The article focuses on the elucidation of the essence of economic legal capacity as an element of economic legal personality, the analysis of its essential characteristics, as well as the delimitation of this legal category with related ones.
 Economic competence indicates the economic rights and obligations the entity is endowed with by law and constituent documents. The economic legal capacity covers the scope of economic rights and obligations that the subject is able to possess in addition to those enshrined in the law and constituent documents.
 Economic legal capacity and economic competence, as elements of economic legal personality, exist in parallel, without intersecting with each other, and include all rights and obligations of a participant in economic relations.
 The scope of economic legal capacity of the subject may be affected by various factors, such as: the organizational and legal form of economic activity; the form of ownership underlying the creation and operation of the economic entity; the legal title of the property on which it is assigned by the founder to the economic entity; the level of the subject's solvency; support for the aggression of the russian federation against Ukraine; the structure of owners of the economic entity, etc.

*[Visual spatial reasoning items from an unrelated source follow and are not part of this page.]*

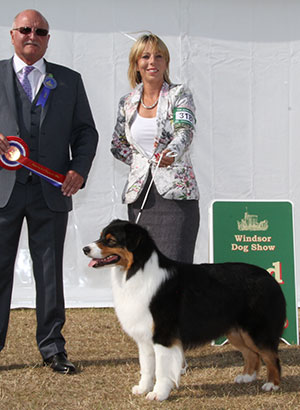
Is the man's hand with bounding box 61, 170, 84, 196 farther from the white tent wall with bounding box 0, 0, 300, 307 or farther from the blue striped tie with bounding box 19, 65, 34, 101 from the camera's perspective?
the white tent wall with bounding box 0, 0, 300, 307

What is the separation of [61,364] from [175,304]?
1003 mm

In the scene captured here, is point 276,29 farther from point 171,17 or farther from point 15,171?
point 15,171

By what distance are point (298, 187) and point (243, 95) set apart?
117cm

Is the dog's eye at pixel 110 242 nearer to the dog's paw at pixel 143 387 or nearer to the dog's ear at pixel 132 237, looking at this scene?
the dog's ear at pixel 132 237

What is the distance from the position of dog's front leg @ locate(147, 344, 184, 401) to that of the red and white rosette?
1.30m

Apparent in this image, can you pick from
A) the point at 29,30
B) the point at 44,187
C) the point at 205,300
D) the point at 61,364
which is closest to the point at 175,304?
the point at 205,300

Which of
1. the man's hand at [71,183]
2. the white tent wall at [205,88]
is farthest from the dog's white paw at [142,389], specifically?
the white tent wall at [205,88]

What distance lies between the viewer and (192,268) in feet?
11.2

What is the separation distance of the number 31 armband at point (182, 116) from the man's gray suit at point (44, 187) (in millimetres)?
603

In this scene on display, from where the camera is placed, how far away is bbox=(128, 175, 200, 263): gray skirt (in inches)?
150

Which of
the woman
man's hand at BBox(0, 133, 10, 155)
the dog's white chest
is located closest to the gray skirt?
the woman

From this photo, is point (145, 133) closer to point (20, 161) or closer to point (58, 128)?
point (58, 128)

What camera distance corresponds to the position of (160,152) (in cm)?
376

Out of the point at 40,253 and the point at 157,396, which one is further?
the point at 40,253
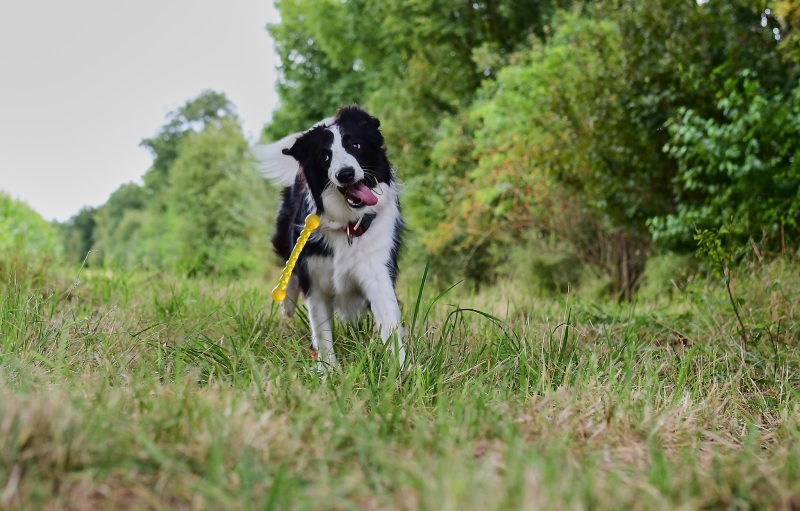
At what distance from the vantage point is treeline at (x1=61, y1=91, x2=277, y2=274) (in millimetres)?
21141

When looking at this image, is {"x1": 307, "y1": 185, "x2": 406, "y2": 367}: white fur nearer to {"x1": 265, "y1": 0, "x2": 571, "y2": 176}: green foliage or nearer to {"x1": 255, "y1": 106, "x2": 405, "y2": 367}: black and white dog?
{"x1": 255, "y1": 106, "x2": 405, "y2": 367}: black and white dog

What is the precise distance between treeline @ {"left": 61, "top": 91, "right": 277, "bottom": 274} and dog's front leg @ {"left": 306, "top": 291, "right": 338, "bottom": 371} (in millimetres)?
2462

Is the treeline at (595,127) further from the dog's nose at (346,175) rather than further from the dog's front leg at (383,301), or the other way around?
the dog's nose at (346,175)

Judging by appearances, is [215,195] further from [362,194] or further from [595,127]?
[362,194]

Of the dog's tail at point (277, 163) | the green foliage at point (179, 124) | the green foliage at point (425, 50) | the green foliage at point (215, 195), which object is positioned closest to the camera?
the dog's tail at point (277, 163)

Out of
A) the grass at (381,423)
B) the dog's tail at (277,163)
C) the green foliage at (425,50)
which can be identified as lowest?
the grass at (381,423)

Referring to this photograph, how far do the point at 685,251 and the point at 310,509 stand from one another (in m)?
6.33

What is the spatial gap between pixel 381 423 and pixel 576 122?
244 inches

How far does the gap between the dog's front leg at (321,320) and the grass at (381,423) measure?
9 centimetres

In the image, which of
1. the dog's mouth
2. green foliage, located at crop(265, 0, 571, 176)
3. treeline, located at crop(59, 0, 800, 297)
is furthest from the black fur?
green foliage, located at crop(265, 0, 571, 176)

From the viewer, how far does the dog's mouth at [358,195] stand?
3.46m

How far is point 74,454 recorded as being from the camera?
153 cm

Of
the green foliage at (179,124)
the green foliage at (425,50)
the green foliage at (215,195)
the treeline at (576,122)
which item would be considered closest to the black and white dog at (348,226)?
the treeline at (576,122)

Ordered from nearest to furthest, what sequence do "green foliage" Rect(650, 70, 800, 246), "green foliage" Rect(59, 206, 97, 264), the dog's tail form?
the dog's tail < "green foliage" Rect(650, 70, 800, 246) < "green foliage" Rect(59, 206, 97, 264)
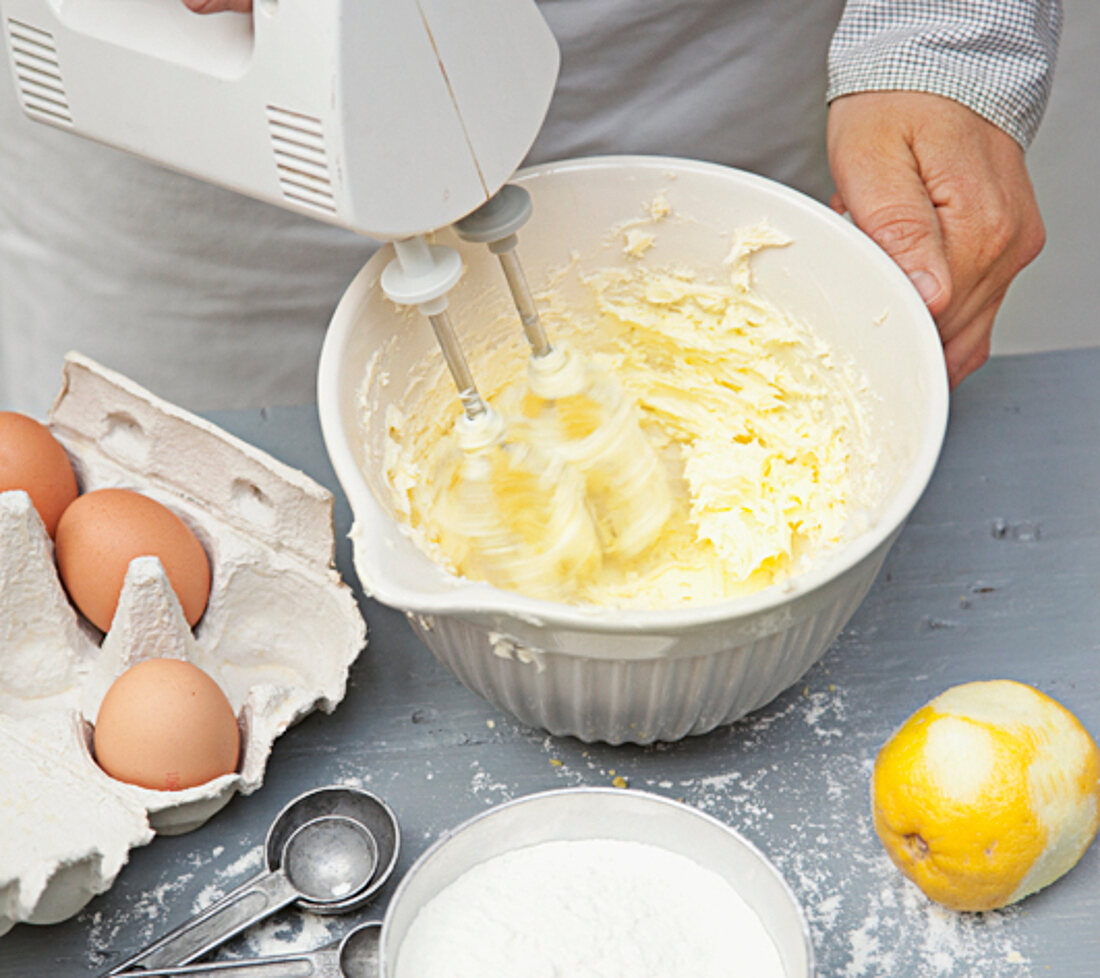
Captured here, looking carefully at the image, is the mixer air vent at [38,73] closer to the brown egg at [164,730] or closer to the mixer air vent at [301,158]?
the mixer air vent at [301,158]

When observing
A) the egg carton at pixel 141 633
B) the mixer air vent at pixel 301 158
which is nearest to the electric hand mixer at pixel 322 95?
the mixer air vent at pixel 301 158

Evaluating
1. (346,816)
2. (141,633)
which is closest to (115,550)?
(141,633)

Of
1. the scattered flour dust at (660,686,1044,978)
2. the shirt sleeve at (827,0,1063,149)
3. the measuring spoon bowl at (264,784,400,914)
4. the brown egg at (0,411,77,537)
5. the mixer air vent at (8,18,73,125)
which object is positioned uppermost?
the mixer air vent at (8,18,73,125)

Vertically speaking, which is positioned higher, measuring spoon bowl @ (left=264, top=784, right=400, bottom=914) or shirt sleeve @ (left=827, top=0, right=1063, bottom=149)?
shirt sleeve @ (left=827, top=0, right=1063, bottom=149)

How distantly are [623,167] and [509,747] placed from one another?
469 millimetres

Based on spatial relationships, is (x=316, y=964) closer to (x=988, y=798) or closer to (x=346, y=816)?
(x=346, y=816)

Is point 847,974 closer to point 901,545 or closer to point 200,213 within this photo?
point 901,545

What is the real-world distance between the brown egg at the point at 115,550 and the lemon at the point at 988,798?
554mm

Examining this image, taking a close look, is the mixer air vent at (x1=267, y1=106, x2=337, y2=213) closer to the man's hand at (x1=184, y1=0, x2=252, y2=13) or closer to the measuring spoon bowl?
the man's hand at (x1=184, y1=0, x2=252, y2=13)

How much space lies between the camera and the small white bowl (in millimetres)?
726

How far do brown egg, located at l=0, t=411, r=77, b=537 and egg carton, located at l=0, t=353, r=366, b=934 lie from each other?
1.8 inches

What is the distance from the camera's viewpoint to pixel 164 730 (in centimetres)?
80

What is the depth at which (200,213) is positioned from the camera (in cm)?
124

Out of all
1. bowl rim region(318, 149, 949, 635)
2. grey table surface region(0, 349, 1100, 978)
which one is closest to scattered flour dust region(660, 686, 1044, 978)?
grey table surface region(0, 349, 1100, 978)
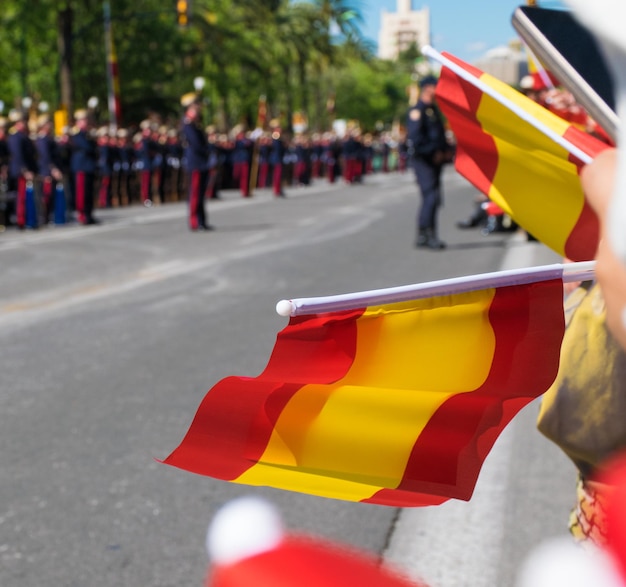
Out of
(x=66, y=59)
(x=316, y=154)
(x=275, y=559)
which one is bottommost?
(x=316, y=154)

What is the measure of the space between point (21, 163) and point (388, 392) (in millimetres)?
17652

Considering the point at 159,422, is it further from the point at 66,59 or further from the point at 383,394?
the point at 66,59

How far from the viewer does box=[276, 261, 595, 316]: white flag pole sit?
148 cm

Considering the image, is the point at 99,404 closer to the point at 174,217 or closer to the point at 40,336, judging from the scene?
the point at 40,336

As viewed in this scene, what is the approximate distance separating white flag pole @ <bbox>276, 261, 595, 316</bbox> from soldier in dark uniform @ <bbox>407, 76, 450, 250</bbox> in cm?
1079

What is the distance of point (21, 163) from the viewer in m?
18.3

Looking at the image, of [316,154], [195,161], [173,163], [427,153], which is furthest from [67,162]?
[316,154]

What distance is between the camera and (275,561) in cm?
86

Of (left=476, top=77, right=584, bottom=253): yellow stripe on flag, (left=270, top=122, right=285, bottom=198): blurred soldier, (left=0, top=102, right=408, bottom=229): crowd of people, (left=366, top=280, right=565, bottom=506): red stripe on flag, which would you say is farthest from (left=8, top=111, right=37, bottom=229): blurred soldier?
(left=366, top=280, right=565, bottom=506): red stripe on flag

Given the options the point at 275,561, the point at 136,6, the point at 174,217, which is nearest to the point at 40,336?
the point at 275,561

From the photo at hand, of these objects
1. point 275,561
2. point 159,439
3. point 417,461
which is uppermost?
point 275,561

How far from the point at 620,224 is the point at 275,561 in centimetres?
39

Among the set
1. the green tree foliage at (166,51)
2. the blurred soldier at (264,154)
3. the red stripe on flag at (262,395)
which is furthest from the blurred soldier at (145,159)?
the red stripe on flag at (262,395)

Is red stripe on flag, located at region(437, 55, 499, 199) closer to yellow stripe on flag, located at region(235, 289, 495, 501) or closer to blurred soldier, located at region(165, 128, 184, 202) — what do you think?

 The primary purpose of assigning economic legal capacity to participants of economic relations is to ensure a balance of public (state, society, territorial community) and private (economic entity) interests when organizing and implementing economic activities. Achieving such a balance in the context of establishing specific economic rights and obligations (economic competence) in the legislation and constituent documents, on the one hand, should be facilitated by legal fixation of the dispositivity of the will when exercising the ability to have economic rights and obligations (economic legal capacity) – on the other hand.
 Economic legal capacity, as distinct from economic competence, is not mentioned in the text of the Economic Code of Ukraine. Exemption of the legislator from the need to specify the legal capacity is due to the existing presumption in law of the presence of economic capacity as part of economic legal personality as its element.